═════ Texto de lectura

En lo que se refiere al primero de estos aspectos, el comienzo del año ha traído indicios preocupantes sobre la capacidad operativa que aún mantienen las FARC, que escalaron de forma significativa sus acciones armadas desde comienzos de febrero. El 1 de ese mes asaltaron un puesto de Infantería de Marina en Iscuande (Nariño) provocando l5 muertos, el 2 activaron un campo minado al paso de una patrulla del Ejército en Puerto Asís (Putumayo) matando a ocho soldados y un civil, el día 8 emboscaron a efectivos de la Brigada XVII en Mutatá (Antioquia) con un saldo de 19 soldados muertos y el 21 detonaron una casa bomba en Puerto Rico (Meta) haciendo perder la vida a tres soldados y dos civiles. La frecuencia de los ataques se redujo en marzo, pero los insurgentes continuaron dando señales de una notable iniciativa. En los primeros días del mes, las FARC incrementaron la presión militar sobre Puerto Inírida, capital del departamento de Guainía. Al mismo tiempo, continuaron aprovechando cualquier oportunidad para ejecutar pequeñas embocadas o acciones terroristas para desgastar a las fuerzas de seguridad. Tal fue el caso con el hostigamiento realizado conjuntamente por las FARC y el ELN en Tame (Arauca) el 7 de marzo, que costó la vida a tres soldados o la embocada a un contingente mixto de Infantería de Marina y Ejército cerca de Puerto Leguizamo (Putumayo) el 23 de ese mes que se saldó con 10 muertos.

══════════

◆ **Tarea breve A**: En el texto sobre las FARC, ¿sobre qué capital departamental aumentaron los insurgentes la presión militar en los primeros días de marzo?
◆ **Tarea breve B**: Prosigue el texto sobre las FARC a partir de su última oración.

═════ Extractos de registros

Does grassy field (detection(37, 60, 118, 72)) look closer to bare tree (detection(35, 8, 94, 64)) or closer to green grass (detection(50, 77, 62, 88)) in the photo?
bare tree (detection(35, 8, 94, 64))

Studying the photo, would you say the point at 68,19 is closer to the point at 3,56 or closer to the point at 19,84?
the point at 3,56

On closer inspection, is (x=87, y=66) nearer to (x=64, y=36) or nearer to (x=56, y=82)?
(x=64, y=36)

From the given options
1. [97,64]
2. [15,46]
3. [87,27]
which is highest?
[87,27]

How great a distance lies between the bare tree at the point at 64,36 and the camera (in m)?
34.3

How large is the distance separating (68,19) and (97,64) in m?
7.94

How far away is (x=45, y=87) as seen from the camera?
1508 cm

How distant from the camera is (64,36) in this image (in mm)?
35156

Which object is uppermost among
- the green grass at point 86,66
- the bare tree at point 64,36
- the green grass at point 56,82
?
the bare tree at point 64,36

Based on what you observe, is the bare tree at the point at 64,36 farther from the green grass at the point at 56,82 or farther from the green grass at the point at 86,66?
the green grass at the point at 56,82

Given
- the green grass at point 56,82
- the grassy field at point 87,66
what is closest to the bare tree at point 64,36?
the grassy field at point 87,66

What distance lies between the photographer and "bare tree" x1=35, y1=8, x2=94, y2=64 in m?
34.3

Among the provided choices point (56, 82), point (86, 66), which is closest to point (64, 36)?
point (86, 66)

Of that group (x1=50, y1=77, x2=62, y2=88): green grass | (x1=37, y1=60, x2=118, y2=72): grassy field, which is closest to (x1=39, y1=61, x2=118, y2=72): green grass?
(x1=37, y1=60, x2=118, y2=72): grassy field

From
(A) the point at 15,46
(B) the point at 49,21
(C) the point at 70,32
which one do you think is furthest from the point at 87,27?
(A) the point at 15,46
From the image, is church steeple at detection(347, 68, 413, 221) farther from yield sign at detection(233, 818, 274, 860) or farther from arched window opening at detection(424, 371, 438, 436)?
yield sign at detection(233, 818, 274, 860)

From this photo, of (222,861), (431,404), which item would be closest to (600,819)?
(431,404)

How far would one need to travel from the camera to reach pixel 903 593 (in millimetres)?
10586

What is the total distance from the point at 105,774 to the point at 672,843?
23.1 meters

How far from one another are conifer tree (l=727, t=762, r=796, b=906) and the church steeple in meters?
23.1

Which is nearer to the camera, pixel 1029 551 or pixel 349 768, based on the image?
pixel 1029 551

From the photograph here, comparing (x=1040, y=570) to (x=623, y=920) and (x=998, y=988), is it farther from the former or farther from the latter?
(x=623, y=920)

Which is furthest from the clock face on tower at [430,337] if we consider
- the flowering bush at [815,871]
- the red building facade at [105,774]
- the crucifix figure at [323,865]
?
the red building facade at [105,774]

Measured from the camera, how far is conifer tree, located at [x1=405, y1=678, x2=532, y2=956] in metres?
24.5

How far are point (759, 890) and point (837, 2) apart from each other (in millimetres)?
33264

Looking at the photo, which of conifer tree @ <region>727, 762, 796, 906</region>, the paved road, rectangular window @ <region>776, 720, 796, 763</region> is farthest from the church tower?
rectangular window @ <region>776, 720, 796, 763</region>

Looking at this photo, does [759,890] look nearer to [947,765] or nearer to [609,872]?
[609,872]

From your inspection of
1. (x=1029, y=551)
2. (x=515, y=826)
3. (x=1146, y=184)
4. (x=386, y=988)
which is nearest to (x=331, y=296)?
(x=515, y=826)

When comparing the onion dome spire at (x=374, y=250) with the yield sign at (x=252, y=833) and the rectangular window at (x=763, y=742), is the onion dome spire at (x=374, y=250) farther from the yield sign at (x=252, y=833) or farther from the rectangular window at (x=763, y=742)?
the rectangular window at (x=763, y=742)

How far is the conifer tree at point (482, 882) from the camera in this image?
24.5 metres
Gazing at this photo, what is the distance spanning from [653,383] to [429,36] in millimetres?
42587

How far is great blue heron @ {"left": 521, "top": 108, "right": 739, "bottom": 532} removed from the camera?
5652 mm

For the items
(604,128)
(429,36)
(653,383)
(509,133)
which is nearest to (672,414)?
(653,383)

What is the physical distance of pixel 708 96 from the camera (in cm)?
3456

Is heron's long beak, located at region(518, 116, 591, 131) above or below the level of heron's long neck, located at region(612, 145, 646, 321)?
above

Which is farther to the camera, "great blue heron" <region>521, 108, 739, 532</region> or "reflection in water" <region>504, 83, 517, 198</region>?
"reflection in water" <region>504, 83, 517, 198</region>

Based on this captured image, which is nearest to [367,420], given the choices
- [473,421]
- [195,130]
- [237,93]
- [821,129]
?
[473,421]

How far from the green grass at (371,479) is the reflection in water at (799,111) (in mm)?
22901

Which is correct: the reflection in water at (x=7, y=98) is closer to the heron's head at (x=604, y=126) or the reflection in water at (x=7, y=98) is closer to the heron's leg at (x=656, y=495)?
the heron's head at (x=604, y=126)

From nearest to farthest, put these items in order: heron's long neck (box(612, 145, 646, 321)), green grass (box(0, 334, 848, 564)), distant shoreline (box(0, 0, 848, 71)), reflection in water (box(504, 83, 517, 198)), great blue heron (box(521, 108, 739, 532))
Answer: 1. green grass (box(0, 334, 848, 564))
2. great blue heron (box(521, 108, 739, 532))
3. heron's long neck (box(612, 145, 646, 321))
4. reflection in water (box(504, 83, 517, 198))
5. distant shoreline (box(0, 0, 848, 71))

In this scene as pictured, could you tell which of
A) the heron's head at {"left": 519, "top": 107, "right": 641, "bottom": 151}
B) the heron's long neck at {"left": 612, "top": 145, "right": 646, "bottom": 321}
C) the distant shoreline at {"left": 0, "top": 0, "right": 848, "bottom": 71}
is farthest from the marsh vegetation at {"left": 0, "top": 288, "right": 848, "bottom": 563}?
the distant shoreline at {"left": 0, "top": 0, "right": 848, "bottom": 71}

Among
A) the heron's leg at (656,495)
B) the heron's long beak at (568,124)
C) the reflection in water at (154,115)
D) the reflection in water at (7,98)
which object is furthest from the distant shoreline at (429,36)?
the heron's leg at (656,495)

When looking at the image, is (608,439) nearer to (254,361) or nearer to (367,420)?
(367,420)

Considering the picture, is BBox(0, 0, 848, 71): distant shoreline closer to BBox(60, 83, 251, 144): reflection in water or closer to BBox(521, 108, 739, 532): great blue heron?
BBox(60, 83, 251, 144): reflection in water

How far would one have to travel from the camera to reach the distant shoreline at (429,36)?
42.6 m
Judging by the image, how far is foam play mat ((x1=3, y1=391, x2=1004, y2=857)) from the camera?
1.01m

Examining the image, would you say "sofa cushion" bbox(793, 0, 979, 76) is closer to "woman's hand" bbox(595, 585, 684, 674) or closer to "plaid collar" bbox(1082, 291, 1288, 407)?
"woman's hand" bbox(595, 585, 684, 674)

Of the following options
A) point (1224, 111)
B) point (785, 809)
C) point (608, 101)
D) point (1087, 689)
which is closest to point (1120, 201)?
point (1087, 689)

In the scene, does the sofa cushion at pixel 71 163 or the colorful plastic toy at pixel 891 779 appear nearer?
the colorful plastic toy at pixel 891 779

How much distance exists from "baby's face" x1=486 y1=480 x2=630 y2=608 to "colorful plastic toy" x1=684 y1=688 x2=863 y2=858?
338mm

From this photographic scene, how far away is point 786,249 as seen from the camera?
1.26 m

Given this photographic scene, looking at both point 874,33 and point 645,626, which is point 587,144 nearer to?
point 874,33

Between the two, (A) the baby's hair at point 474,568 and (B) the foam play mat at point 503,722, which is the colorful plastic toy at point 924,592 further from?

══════════

◆ **Respuesta A**: Sobre Puerto Inírida, capital del departamento de Guainía.

◆ **Respuesta B**:
En el contexto de esta serie de ataques, el debate sobre la eficacia real de la estrategia contrainsurgente del gobierno ha subido de tono. Políticos, académicos y opinión pública se han dividido en dos campos aparentemente irreconciliables entre los que interpretan esta cadena de incidentes como los coletazos de una organización al borde de la desintegración y aquellos que ven la escalada como la demostración de que la guerrilla permanece intacta dispuesta a pasar a la ofensiva en este año preelectoral. Una controversia que no hizo más que avivarse después de que Raúl Reyes como miembro del Secretariado de las FARC afirmase al Canal 1 de la televisión colombiana, a mediados de febrero, que la intensificación de las acciones de la guerrilla significaban el final del repliegue estratégico de los insurgentes y que próximamente las milicias urbanas de la organización serían activadas.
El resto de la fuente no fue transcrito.